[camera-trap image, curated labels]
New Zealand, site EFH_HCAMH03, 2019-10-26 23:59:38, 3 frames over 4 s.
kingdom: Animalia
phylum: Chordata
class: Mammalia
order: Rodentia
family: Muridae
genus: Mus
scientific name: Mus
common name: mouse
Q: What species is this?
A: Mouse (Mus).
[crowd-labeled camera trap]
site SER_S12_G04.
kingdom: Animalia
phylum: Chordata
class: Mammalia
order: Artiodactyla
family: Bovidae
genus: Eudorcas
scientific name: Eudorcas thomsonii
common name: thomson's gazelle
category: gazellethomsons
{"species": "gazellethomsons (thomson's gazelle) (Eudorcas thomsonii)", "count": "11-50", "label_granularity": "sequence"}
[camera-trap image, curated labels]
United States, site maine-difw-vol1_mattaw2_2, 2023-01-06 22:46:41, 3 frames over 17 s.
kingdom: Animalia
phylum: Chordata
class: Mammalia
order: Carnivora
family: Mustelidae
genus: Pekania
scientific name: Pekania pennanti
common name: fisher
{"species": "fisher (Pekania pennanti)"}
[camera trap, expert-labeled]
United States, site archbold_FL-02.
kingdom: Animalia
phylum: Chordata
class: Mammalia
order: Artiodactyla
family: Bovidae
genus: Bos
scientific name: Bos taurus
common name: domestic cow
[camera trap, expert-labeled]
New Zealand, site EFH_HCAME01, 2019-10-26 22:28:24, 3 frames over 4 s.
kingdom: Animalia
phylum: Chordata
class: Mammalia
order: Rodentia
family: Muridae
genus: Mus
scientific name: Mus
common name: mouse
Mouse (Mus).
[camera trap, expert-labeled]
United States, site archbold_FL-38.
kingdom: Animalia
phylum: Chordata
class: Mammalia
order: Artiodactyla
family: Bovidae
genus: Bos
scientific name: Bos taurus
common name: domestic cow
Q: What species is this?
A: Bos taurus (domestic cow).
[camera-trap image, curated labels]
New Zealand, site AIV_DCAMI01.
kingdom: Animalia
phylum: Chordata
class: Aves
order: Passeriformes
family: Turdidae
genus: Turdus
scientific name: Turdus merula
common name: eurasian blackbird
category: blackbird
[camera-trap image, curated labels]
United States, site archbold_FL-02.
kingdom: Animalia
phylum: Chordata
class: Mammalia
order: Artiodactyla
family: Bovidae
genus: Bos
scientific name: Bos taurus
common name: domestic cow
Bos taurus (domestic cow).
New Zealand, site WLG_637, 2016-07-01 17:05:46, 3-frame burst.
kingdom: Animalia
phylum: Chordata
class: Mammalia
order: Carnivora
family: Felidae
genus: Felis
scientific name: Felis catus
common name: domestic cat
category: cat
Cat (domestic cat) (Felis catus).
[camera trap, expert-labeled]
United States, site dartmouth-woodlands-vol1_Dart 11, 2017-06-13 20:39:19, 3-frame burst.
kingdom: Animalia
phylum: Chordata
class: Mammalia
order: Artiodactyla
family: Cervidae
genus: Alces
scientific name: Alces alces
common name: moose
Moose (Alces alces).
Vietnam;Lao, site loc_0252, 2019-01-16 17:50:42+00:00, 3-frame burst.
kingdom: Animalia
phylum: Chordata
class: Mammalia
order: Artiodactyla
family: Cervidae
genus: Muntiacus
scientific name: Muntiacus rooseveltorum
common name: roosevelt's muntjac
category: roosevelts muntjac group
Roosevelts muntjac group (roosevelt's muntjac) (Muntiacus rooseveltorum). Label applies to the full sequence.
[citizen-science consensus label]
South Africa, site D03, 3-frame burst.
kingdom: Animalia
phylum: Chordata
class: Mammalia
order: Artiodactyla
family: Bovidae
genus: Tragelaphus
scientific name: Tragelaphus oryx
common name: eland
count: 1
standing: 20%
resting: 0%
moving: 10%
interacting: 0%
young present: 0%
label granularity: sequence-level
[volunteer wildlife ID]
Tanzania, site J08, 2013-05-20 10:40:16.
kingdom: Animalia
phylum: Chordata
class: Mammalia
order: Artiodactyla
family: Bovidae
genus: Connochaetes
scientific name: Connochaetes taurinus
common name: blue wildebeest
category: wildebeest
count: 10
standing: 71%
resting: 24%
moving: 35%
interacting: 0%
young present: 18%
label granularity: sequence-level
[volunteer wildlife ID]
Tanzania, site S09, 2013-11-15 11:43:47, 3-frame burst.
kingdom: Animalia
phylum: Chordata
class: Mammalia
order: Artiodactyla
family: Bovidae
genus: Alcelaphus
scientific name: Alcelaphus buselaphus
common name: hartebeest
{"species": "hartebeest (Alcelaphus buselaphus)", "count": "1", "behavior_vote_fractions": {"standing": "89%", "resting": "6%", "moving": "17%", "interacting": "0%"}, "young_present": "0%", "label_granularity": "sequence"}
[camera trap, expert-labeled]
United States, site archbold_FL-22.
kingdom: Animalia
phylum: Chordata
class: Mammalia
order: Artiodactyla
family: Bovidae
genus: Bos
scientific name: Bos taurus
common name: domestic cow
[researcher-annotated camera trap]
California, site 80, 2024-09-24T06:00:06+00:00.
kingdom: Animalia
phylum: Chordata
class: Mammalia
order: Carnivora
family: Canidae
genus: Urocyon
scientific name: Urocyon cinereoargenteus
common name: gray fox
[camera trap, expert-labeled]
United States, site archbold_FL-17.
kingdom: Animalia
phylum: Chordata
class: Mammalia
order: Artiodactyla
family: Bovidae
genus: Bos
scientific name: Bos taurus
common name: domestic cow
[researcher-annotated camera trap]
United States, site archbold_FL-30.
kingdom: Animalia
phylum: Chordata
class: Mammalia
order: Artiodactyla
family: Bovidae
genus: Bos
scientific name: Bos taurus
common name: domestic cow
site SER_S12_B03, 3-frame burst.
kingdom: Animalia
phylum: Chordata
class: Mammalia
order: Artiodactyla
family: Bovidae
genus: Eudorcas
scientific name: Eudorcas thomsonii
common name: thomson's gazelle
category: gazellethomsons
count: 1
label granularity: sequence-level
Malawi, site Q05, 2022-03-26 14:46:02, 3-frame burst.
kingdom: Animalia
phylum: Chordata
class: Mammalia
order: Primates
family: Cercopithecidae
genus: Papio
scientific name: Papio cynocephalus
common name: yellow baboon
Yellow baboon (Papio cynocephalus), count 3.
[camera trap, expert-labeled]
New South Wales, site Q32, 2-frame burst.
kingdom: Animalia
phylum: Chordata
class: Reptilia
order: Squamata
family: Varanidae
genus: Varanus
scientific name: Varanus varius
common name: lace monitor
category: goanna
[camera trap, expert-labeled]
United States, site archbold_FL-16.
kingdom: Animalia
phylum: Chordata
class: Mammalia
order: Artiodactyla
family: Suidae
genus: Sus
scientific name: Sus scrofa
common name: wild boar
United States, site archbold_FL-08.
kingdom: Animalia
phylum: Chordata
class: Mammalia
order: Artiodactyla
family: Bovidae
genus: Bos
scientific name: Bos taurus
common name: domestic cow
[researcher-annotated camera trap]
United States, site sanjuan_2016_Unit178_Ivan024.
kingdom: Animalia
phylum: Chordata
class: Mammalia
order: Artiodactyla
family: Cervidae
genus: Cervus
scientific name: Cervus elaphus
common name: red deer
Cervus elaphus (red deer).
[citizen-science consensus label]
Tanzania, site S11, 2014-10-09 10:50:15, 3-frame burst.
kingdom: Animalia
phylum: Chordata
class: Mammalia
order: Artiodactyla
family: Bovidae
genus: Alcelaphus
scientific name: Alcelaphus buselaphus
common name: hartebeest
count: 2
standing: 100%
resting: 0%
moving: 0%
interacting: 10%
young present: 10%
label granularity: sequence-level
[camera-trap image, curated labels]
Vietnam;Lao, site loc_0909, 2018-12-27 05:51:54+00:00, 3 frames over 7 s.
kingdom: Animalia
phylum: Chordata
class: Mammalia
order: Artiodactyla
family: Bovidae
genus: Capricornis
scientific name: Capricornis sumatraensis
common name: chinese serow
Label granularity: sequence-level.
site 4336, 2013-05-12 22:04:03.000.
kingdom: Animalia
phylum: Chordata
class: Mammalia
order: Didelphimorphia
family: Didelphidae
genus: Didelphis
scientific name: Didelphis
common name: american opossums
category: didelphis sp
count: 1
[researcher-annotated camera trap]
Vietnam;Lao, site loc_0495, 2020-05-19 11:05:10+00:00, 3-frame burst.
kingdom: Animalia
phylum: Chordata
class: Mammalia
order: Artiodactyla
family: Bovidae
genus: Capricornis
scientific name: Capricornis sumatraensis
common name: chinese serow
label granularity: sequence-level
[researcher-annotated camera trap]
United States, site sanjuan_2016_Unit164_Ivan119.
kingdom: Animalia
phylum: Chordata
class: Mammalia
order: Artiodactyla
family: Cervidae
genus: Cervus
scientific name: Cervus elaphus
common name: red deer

----------

■ Aim of the task: Going through the material above, work out how many lines contain the string "Tanzania" and give only that figure.

■ Solution to this problem: 3